■ **Raw data**
§ §

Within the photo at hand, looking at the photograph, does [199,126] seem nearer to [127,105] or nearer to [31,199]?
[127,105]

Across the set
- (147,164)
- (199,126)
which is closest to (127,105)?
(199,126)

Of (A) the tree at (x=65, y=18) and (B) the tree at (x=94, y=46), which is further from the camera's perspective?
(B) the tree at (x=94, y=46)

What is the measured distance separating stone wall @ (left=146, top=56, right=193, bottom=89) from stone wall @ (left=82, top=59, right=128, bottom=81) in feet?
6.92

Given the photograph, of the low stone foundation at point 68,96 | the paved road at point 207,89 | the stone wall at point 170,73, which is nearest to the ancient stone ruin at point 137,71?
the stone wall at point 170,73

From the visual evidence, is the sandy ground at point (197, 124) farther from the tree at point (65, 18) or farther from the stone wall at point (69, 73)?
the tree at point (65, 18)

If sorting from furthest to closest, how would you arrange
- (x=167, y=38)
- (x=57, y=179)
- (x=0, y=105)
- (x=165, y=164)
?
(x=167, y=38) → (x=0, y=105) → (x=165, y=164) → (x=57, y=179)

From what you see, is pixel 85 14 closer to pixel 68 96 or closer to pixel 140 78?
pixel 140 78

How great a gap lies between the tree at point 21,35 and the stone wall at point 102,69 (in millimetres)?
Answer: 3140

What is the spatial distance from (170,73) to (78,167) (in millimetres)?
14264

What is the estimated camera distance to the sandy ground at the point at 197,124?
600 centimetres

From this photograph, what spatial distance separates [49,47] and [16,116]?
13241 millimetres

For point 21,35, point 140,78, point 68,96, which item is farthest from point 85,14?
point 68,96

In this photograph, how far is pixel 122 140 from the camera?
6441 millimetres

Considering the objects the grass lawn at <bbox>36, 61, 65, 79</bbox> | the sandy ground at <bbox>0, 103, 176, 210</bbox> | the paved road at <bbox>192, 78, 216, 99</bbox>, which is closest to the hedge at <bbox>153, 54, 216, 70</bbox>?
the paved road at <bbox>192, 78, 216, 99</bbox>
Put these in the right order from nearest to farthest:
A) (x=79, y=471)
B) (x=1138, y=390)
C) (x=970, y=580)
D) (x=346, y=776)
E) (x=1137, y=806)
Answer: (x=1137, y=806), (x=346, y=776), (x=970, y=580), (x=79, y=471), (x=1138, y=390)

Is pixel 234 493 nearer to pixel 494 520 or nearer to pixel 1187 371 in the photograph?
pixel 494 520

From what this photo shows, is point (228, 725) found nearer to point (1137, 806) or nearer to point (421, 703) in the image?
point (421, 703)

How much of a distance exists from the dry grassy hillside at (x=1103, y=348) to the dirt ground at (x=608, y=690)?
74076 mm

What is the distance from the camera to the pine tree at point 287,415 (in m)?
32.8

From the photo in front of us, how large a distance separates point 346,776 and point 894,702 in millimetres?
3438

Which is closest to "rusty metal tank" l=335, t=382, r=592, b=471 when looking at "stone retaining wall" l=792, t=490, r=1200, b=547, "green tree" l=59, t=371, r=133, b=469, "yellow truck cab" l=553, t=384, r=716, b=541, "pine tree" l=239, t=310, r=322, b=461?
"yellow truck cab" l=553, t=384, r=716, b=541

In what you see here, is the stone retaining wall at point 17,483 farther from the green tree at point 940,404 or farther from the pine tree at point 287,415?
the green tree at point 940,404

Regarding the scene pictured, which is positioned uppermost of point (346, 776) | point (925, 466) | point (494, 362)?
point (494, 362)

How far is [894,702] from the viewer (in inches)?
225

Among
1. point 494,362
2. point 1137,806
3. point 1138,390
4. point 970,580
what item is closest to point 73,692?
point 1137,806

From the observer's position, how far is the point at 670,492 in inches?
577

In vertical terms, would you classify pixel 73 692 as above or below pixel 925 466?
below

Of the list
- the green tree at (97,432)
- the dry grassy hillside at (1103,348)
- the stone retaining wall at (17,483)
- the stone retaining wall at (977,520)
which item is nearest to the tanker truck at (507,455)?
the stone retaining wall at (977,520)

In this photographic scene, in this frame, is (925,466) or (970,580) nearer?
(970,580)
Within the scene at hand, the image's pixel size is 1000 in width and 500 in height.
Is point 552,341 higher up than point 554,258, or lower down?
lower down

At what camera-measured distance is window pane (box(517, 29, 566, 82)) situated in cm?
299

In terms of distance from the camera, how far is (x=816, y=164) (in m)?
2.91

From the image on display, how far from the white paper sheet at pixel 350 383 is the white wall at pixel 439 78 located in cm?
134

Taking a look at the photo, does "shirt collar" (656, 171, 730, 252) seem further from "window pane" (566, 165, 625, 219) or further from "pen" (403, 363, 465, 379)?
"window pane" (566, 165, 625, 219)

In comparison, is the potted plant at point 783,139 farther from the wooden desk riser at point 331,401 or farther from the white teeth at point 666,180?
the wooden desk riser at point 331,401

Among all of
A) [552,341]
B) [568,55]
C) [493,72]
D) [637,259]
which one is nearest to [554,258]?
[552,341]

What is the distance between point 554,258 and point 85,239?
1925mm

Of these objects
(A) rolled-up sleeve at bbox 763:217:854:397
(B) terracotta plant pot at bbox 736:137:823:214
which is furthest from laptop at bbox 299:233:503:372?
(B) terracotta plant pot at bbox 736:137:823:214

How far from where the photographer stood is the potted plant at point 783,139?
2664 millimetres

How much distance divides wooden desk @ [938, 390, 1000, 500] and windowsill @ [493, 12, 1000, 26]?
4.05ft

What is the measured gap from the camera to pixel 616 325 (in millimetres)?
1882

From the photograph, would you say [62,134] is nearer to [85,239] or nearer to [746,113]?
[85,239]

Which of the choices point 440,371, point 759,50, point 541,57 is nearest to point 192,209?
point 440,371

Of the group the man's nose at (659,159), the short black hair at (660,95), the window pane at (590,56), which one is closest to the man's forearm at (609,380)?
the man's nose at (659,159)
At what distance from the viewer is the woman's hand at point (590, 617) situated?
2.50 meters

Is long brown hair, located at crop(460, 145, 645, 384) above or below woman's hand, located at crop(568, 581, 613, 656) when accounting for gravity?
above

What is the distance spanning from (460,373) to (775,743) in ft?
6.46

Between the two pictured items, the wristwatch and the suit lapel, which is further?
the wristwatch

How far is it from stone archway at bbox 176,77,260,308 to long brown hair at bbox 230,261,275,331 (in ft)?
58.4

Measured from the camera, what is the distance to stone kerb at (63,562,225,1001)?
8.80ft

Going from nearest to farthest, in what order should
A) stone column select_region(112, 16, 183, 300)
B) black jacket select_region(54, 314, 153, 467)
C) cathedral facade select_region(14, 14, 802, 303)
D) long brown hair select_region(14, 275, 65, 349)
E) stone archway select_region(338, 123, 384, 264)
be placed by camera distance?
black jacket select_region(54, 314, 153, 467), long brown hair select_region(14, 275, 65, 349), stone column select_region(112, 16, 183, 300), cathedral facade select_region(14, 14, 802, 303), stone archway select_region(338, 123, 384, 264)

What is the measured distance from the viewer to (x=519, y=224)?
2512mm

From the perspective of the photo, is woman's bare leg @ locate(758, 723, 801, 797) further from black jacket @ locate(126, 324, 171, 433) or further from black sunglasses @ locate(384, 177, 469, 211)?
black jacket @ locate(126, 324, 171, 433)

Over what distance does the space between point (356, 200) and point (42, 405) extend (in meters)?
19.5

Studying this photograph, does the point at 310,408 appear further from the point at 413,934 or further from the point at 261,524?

§ §

■ **Exercise objective**
Extract every one of the entries above and reproduce them verbatim, without altering a single character.

■ **Solution for this exercise**
Within the photo at hand, looking at the photograph, does [199,126] seem nearer to [127,105] or nearer to [31,199]?
[127,105]

Across the set
- (147,164)
- (199,126)
which is closest to (127,105)?
(199,126)

Of (A) the tree at (x=65, y=18) and (B) the tree at (x=94, y=46), which is further from the camera's perspective?
(B) the tree at (x=94, y=46)

What is the measured distance separating stone wall @ (left=146, top=56, right=193, bottom=89) from stone wall @ (left=82, top=59, right=128, bottom=81) in feet?
6.92

Given the photograph, of the low stone foundation at point 68,96 | the paved road at point 207,89 | the stone wall at point 170,73, which is nearest to the ancient stone ruin at point 137,71?
the stone wall at point 170,73

From the visual evidence, is the sandy ground at point (197, 124) farther from the tree at point (65, 18) or farther from the stone wall at point (69, 73)?
the tree at point (65, 18)

If sorting from furthest to closest, how would you arrange
- (x=167, y=38)
- (x=57, y=179)
- (x=0, y=105)
- (x=165, y=164)
?
(x=167, y=38) → (x=0, y=105) → (x=165, y=164) → (x=57, y=179)

From what you see, is pixel 85 14 closer to pixel 68 96 or closer to pixel 140 78?
pixel 140 78

How great a gap lies between the tree at point 21,35 and the stone wall at point 102,69 (in millimetres)?
Answer: 3140

What is the spatial distance from (170,73) to (78,167) (in millimetres)?
14264

What is the estimated camera distance to the sandy ground at the point at 197,124?
600 centimetres

From this photograph, what spatial distance separates [49,47] and [16,116]?
13241 millimetres

For point 21,35, point 140,78, point 68,96, which item is farthest from point 85,14?
point 68,96

In this photograph, how far is pixel 122 140 from the camera?
6441 millimetres

Considering the objects the grass lawn at <bbox>36, 61, 65, 79</bbox> | the sandy ground at <bbox>0, 103, 176, 210</bbox> | the paved road at <bbox>192, 78, 216, 99</bbox>, which is closest to the hedge at <bbox>153, 54, 216, 70</bbox>?
the paved road at <bbox>192, 78, 216, 99</bbox>
Put these in the right order from nearest to farthest:
A) (x=79, y=471)
B) (x=1138, y=390)
C) (x=970, y=580)
D) (x=346, y=776)
E) (x=1137, y=806)
Answer: (x=1137, y=806), (x=346, y=776), (x=970, y=580), (x=79, y=471), (x=1138, y=390)

Is pixel 234 493 nearer to pixel 494 520 or nearer to pixel 1187 371 in the photograph?
pixel 494 520

From what this photo shows, is point (228, 725) found nearer to point (1137, 806) or nearer to point (421, 703) in the image?
point (421, 703)

How much of a distance exists from the dry grassy hillside at (x=1103, y=348) to the dirt ground at (x=608, y=690)?
74076 mm

What is the distance from the camera to the pine tree at point 287,415 (in m)?
32.8

From the photo in front of us, how large a distance separates point 346,776 and point 894,702 in millimetres?
3438

Which is closest to "rusty metal tank" l=335, t=382, r=592, b=471 when looking at "stone retaining wall" l=792, t=490, r=1200, b=547, "green tree" l=59, t=371, r=133, b=469, "yellow truck cab" l=553, t=384, r=716, b=541, "pine tree" l=239, t=310, r=322, b=461?
"yellow truck cab" l=553, t=384, r=716, b=541

In what you see here, is the stone retaining wall at point 17,483 farther from the green tree at point 940,404 or farther from the pine tree at point 287,415?
the green tree at point 940,404

Regarding the scene pictured, which is positioned uppermost of point (346, 776) | point (925, 466) | point (494, 362)?
point (494, 362)

How far is [894,702] from the viewer (in inches)?
225

Among
1. point 494,362
2. point 1137,806
3. point 1138,390
4. point 970,580
what item is closest to point 73,692?
point 1137,806

From the observer's position, how far is the point at 670,492 in inches?
577

In vertical terms, would you classify pixel 73 692 as above or below pixel 925 466?
below

Of the list
- the green tree at (97,432)
- the dry grassy hillside at (1103,348)
- the stone retaining wall at (17,483)
- the stone retaining wall at (977,520)
which item is nearest to the tanker truck at (507,455)?
the stone retaining wall at (977,520)

In this photographic scene, in this frame, is (925,466) or (970,580) nearer?
(970,580)
Within the scene at hand, the image's pixel size is 1000 in width and 500 in height.
Is point 552,341 higher up than point 554,258, or lower down?
lower down

At what camera-measured distance is window pane (box(517, 29, 566, 82)) situated in cm?
299

In terms of distance from the camera, how far is (x=816, y=164) (in m)?
2.91

From the image on display, how far from the white paper sheet at pixel 350 383 is the white wall at pixel 439 78 located in cm?
134

Taking a look at the photo, does "shirt collar" (656, 171, 730, 252) seem further from "window pane" (566, 165, 625, 219) or further from "pen" (403, 363, 465, 379)?
"window pane" (566, 165, 625, 219)

In comparison, is the potted plant at point 783,139 farther from the wooden desk riser at point 331,401 or farther from the white teeth at point 666,180?
the wooden desk riser at point 331,401

Among all of
A) [552,341]
B) [568,55]
C) [493,72]
D) [637,259]
which one is nearest to [554,258]?
[552,341]

What is the distance between point 554,258 and point 85,239?
1925mm

Of these objects
(A) rolled-up sleeve at bbox 763:217:854:397
(B) terracotta plant pot at bbox 736:137:823:214
which is furthest from laptop at bbox 299:233:503:372?
(B) terracotta plant pot at bbox 736:137:823:214

How far from where the photographer stood is the potted plant at point 783,139?
2664 millimetres

How much distance divides wooden desk @ [938, 390, 1000, 500] and windowsill @ [493, 12, 1000, 26]?
4.05ft

What is the measured gap from the camera to pixel 616 325 (in millimetres)?
1882

From the photograph, would you say [62,134] is nearer to [85,239] or nearer to [746,113]?
[85,239]

Which of the choices point 440,371, point 759,50, point 541,57 is nearest to point 192,209?
point 440,371

Of the group the man's nose at (659,159), the short black hair at (660,95), the window pane at (590,56), which one is closest to the man's forearm at (609,380)?
the man's nose at (659,159)
At what distance from the viewer is the woman's hand at point (590, 617) situated?
2.50 meters

Is long brown hair, located at crop(460, 145, 645, 384) above or below woman's hand, located at crop(568, 581, 613, 656) when accounting for gravity?
above

What is the distance spanning from (460,373) to (775,743) in ft?
6.46

Between the two pictured items, the wristwatch and the suit lapel, which is further?
the wristwatch

How far is it from stone archway at bbox 176,77,260,308 to long brown hair at bbox 230,261,275,331 (in ft)?
58.4

Measured from the camera, what is the distance to stone kerb at (63,562,225,1001)?
8.80ft

Going from nearest to farthest, in what order should
A) stone column select_region(112, 16, 183, 300)
B) black jacket select_region(54, 314, 153, 467)
C) cathedral facade select_region(14, 14, 802, 303)
D) long brown hair select_region(14, 275, 65, 349)
E) stone archway select_region(338, 123, 384, 264)
be placed by camera distance?
black jacket select_region(54, 314, 153, 467), long brown hair select_region(14, 275, 65, 349), stone column select_region(112, 16, 183, 300), cathedral facade select_region(14, 14, 802, 303), stone archway select_region(338, 123, 384, 264)

What is the measured distance from the viewer to (x=519, y=224)?
2512mm

From the perspective of the photo, is woman's bare leg @ locate(758, 723, 801, 797) further from black jacket @ locate(126, 324, 171, 433) or further from black sunglasses @ locate(384, 177, 469, 211)?
black jacket @ locate(126, 324, 171, 433)

Over what distance does the space between point (356, 200) and point (42, 405) extend (in meters)?
19.5

Studying this photograph, does the point at 310,408 appear further from the point at 413,934 or further from the point at 261,524?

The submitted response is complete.